Some progressives worry that Hickenlooper, the current frontrunner and the Democratic Party’s preferred candidate, could fumble the party’s chances of flipping the seat if he is found guilty of violating the state ethics law. Hickenlooper, who abandoned his lagging presidential campaign in order to run for Senate in August, is one of eight Democrats vying for the chance to take on Sen. Cory Gardner, one of the most vulnerable Republicans heading into 2020. And though he was a popular governor and leads Gardner in head-to-head polls, Hickenlooper’s pro-fracking record could also be a liability in the primary, especially as voters’ anxieties over the climate crisis rise.

………

In August, The Intercept reported that former Colorado House Speaker Andrew Romanoff, a progressive candidate largely considered to be Hickenlooper’s main competition, called the DSCC’s intervention a “recipe for disaster.” He said that if voters are told that their voice doesn’t matter, “then why would they show up in November?

The original complaint focused on travel including a trip to the Bilderberg Meeting in Italy and related luxury lodging and transportation costs, such as a ride in a chauffeured Maserati limousine; a flight from Dallas, Texas, to Jackson Hole, Wyoming, to attend the American Enterprise Institute’s Jackson Hole Symposium; and a private jet from New Jersey to Colorado. (In 2006, Colorado voters passed a constitutional amendment that created additional restrictions on gifts to elected officials, including a ban on gifts exceeding $53 per year.)
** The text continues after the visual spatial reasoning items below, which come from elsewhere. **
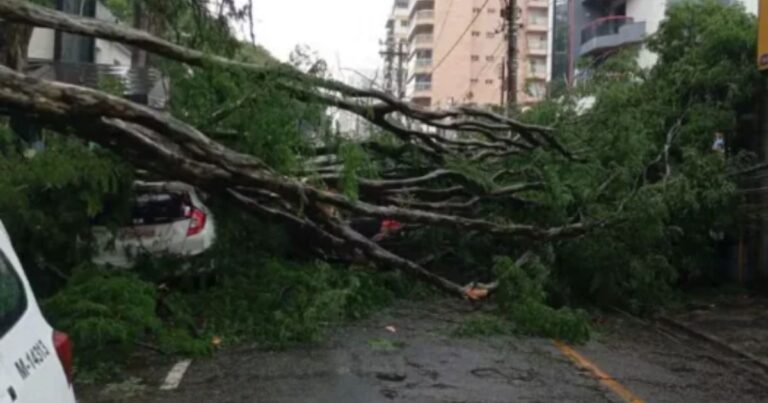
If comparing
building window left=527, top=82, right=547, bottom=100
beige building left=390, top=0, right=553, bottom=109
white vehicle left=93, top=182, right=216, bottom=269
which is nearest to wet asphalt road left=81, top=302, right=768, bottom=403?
white vehicle left=93, top=182, right=216, bottom=269

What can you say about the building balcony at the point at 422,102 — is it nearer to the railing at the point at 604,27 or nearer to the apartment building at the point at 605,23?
the apartment building at the point at 605,23

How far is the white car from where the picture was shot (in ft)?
10.5

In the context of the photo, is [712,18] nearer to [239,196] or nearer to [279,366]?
[239,196]

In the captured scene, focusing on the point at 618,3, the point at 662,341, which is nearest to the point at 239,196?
the point at 662,341

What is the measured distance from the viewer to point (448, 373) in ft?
29.4

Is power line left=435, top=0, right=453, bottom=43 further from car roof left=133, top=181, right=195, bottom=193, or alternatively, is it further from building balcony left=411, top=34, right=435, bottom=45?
car roof left=133, top=181, right=195, bottom=193

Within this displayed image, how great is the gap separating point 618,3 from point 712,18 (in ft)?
119

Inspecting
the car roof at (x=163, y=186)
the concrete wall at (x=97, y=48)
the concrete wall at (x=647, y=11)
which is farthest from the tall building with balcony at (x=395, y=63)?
the car roof at (x=163, y=186)

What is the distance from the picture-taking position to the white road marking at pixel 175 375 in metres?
8.33

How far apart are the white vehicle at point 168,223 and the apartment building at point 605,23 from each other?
34260 mm

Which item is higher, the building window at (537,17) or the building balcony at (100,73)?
the building window at (537,17)

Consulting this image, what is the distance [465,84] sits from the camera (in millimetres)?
87000

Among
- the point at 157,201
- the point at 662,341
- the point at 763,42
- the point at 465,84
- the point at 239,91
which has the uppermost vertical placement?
the point at 465,84

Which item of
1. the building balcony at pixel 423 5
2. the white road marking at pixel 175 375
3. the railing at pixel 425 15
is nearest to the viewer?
the white road marking at pixel 175 375
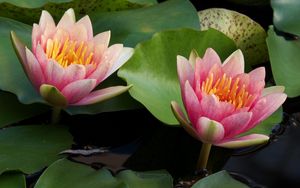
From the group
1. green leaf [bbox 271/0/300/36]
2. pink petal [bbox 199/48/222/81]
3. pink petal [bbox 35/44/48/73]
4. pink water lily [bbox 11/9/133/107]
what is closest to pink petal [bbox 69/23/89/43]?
pink water lily [bbox 11/9/133/107]

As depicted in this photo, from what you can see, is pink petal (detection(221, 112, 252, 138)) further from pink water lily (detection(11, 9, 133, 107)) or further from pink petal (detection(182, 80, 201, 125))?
pink water lily (detection(11, 9, 133, 107))

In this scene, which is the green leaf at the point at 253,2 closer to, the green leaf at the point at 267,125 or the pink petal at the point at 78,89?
the green leaf at the point at 267,125

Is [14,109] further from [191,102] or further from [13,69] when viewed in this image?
[191,102]

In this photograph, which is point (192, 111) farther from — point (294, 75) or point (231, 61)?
point (294, 75)

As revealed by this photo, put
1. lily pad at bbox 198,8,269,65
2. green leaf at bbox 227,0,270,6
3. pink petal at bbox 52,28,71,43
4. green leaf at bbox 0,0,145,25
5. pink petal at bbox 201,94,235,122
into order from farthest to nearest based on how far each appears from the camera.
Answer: green leaf at bbox 227,0,270,6 → lily pad at bbox 198,8,269,65 → green leaf at bbox 0,0,145,25 → pink petal at bbox 52,28,71,43 → pink petal at bbox 201,94,235,122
The complaint is being dismissed as a political hit job, and there is definitely an element of that, but Hickenlooper is literally a guy who literally drank fracking fluid to demonstrate his allegiance to the oil industry, so these allegations are going to stick.

And Chuck Schumer and the DSCC are backing him because  they are worried about a real Democrat hurting the feelings of the K Street lobbyist crowds.

Argentina: 1 — IMF: 0

Argentine president Mauricio Macri has decisively lost his bid for reelection, showing that the the people of Argentina have gotten sick of the myth of expansionary austerity:

Argentina’s Peronists swept back into power on Sunday, ousting conservative president Mauricio Macri in an election result that shifts Latin America’s No. 3 economy firmly back toward the left after it was battered by economic crisis.

Peronist Alberto Fernandez had 47.79% of the vote, ahead of Macri’s 40.71%, with more than 90% of ballots counted, putting the center-left challenger over the 45% threshold to avoid a runoff and win the election outright.

Macri, speaking at his election party, conceded the race and congratulated Fernandez. He said he had invited Fernandez to the presidential palace on Monday to discuss an orderly transition, seen as essential for Argentina’s shaky economy and markets.

Here’s hoping that this is the beginning of a trend.

The standard neoliberal prescriptions create little more than misery.

Trudeau Wins in Canada, But Will Lead a Minority Government

Justin Trudeau’s Liberal Party looks set to win 156 in Canada’s house of commons, significantly better than the the 121 currently netted by the conservatives.

He’ll need support from the progressive NDP (~25 seats, down from 39) and the Quebecois BQ (~30 seats up from 10) to form a coalition government.

One hopes that what are likely to be his new coalition partners can successfully push to move Canada away from the extraction economy.

Trudeau has been the tar sands industry and the TransCanada Corporation’s bitch in his last term.